妹に婚約者を寝取られて傷付いた汐梨はバーで会話するだけの謎の美青年、ルイと一夜を共にし、優しく愛されることで立ち直った。もう会うことはないと思っていたのに、ルイは名家の御曹司で猖〜盂Δ離廛螢鵐広疳崎累として彼女の前に現れる。「あなたと心も繋げたかった。あなたの愛が欲しかった」汐梨に頼み事があると言いながら、以前よりも情熱的に彼女に迫ってくる彼の真意は一体――!?




 ――メリーゴーランドには誰も乗っていませんね。一緒に馬に乗ってみませんか?
 法曹界のプリンスが、真っ先に興味を示したのはメリーゴーランドだった。
 それがなにか面白く、同時にちょっと意地悪を思いついた汐梨は、累を先に馬に乗らせた。
 そして、汐梨を前に乗せようと伸ばされた累の手をとらずに、そそくさとカボチャ型の馬車に移動すると、周囲の目から姿を隠したのだ。
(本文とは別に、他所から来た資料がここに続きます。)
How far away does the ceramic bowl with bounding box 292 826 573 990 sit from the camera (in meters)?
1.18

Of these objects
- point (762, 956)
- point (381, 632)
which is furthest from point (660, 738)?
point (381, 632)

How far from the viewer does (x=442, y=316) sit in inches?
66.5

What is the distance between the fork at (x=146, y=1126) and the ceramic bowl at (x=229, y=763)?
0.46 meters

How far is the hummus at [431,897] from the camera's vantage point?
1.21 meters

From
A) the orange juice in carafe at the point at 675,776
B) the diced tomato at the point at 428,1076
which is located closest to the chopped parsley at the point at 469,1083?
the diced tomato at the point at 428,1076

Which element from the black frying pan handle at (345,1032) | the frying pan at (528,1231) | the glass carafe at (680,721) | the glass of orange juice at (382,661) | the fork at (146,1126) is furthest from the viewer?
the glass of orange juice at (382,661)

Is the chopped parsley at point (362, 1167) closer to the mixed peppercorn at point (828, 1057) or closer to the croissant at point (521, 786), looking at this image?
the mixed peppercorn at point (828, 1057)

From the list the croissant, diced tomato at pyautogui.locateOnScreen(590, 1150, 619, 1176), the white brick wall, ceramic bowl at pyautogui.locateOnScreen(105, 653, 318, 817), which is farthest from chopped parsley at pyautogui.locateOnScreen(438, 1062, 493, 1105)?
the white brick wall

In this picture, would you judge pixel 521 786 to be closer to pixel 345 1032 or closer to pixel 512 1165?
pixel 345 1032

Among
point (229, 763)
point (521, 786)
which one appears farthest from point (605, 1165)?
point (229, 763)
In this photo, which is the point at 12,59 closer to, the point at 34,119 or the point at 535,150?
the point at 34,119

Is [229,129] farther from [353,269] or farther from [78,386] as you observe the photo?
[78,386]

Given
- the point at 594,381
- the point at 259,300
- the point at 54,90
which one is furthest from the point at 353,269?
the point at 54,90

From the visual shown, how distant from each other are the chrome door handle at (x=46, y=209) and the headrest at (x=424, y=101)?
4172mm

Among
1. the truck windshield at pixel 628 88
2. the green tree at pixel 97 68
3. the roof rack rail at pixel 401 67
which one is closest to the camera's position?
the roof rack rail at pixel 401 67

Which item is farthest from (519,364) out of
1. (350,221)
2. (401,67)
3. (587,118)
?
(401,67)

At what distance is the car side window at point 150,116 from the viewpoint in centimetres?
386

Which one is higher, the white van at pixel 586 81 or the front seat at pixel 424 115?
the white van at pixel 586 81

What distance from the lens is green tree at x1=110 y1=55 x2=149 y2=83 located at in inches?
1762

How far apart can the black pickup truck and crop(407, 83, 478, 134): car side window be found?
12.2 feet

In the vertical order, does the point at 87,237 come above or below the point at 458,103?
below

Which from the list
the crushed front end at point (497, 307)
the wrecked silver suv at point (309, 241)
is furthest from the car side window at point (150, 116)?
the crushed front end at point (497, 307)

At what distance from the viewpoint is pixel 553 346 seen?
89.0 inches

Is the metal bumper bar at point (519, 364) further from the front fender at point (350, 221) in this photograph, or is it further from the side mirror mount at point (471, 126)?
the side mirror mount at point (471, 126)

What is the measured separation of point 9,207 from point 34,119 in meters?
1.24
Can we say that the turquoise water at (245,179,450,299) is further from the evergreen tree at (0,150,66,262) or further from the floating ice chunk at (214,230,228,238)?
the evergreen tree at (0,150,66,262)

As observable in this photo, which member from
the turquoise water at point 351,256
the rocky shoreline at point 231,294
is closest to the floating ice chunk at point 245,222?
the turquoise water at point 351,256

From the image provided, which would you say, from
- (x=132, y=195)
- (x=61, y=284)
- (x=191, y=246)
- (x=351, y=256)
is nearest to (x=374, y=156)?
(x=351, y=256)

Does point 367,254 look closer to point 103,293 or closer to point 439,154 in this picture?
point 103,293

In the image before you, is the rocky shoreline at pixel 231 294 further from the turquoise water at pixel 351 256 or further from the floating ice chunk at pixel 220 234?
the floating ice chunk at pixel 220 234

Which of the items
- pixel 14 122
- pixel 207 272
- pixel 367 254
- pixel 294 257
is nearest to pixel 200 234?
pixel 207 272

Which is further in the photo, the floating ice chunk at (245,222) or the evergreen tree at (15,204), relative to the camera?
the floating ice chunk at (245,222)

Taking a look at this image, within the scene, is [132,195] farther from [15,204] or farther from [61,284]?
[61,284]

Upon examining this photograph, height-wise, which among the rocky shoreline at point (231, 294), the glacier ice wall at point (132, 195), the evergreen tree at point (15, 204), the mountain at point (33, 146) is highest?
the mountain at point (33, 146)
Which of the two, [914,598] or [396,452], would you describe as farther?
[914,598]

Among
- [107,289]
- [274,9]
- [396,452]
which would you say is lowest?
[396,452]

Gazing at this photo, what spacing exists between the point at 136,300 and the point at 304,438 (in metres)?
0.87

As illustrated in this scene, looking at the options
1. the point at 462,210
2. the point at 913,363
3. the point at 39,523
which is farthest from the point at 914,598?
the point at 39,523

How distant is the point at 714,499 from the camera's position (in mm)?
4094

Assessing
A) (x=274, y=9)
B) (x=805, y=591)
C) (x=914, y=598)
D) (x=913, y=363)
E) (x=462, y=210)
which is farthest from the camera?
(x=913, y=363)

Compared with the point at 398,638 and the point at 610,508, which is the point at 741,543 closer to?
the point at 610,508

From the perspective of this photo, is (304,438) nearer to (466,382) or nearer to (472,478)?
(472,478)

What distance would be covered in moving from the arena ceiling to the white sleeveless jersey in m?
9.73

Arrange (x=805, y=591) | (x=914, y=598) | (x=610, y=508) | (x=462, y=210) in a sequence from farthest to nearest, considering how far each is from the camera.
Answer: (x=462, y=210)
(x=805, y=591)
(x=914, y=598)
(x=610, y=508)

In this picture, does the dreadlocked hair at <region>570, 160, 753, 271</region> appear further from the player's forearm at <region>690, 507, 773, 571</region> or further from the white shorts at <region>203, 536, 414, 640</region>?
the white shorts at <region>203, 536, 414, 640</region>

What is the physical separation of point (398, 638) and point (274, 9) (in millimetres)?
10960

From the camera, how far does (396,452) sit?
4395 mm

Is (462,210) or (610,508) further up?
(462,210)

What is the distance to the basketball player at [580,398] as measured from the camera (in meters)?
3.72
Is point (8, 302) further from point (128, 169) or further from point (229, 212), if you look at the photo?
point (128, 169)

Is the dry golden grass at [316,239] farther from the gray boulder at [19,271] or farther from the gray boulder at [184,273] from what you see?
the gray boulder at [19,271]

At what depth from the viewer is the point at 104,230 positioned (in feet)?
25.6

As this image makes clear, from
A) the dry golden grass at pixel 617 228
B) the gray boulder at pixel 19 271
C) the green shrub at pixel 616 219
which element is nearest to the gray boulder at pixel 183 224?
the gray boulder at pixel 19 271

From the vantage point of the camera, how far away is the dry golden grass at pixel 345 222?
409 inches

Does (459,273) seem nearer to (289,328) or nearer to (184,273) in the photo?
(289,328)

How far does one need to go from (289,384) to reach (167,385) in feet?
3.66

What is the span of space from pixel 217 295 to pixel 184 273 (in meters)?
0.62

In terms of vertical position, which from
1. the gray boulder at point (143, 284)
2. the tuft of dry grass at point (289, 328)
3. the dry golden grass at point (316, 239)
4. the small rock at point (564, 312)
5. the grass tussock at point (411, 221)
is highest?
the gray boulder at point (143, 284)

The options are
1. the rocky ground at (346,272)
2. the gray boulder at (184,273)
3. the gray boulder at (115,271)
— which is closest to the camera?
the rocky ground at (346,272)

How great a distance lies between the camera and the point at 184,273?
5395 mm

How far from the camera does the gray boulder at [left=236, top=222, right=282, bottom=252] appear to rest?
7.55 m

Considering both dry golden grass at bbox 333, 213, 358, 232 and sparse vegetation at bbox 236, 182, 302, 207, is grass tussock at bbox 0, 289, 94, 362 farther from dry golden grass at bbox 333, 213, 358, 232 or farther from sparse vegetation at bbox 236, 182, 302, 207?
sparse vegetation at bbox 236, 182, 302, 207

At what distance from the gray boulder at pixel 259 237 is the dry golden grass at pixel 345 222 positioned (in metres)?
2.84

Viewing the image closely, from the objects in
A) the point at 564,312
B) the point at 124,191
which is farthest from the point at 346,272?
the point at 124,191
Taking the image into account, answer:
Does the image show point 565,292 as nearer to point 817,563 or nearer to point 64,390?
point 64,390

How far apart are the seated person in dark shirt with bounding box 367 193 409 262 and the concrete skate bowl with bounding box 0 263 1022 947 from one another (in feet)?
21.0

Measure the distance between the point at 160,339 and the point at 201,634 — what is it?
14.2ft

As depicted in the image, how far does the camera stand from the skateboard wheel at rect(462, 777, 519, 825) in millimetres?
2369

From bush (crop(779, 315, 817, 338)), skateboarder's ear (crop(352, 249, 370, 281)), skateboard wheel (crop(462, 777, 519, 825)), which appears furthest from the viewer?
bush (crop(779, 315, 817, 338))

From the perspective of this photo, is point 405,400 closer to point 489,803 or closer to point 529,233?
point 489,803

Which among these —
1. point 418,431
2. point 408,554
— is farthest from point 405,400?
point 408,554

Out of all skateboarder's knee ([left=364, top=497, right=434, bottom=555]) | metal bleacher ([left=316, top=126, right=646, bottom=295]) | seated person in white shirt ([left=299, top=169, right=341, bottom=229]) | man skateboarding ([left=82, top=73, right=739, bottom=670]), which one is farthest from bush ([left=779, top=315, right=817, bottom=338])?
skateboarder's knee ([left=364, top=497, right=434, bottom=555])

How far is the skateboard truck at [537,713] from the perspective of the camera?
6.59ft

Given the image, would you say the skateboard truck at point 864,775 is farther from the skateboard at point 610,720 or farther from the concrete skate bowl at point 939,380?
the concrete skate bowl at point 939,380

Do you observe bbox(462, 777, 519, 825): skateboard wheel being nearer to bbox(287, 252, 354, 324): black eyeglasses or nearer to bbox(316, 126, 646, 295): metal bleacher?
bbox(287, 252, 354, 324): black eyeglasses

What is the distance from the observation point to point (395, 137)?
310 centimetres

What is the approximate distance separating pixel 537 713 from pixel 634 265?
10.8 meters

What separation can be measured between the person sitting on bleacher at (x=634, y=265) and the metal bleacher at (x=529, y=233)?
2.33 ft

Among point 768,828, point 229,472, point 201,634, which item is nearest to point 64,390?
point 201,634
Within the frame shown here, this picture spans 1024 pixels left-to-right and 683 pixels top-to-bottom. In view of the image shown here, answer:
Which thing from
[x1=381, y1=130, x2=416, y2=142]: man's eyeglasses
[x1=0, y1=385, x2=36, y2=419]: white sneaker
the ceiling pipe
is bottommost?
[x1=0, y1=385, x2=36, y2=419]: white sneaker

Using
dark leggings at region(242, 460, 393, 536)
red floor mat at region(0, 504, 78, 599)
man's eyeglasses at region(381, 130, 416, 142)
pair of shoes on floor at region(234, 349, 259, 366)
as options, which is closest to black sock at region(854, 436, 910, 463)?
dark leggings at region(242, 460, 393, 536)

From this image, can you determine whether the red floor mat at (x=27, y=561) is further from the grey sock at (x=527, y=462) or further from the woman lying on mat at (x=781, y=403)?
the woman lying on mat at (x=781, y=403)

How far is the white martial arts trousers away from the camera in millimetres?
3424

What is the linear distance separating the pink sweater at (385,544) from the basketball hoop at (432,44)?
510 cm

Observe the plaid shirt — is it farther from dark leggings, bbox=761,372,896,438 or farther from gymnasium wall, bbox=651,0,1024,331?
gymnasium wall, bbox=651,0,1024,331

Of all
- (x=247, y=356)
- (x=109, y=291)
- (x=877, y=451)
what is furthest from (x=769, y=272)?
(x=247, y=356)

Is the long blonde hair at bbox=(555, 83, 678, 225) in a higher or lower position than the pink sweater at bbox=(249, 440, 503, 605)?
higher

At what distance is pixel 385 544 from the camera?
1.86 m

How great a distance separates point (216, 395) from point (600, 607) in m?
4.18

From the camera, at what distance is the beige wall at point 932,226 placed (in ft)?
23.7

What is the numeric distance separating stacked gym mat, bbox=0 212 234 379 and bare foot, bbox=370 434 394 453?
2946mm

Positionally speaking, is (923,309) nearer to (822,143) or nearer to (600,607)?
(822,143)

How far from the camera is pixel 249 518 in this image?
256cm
 観客の奇異なる目は、ひとりで上下に揺れる白馬に乗っている累に注がれる。
「ちょ、汐梨さん!?」
 汐梨の裏切りに累は動揺したようで、慌てて汐梨の元に移動しようとすれば、従業員にマイクで移動するなと注意され、あえなく断念。振り切らずにじっと我慢して終わりを待つあたり、さすがは法の遵守者ではあるが、そこには噂されるような冷酷さはない。
「汐梨さん、恨みますから」
「え、なんのことですか? お似合いですよ、リアル白馬の王子様で」
 汐梨はカボチャの馬車から顔を出して、声をたてて笑った。
「明日の新聞、お馬さんに乗った先生の写真が掲載されるんじゃないですか」
 茶化しすぎたことを後悔したのは、次に無理矢理連れられたお化け屋敷でのことである。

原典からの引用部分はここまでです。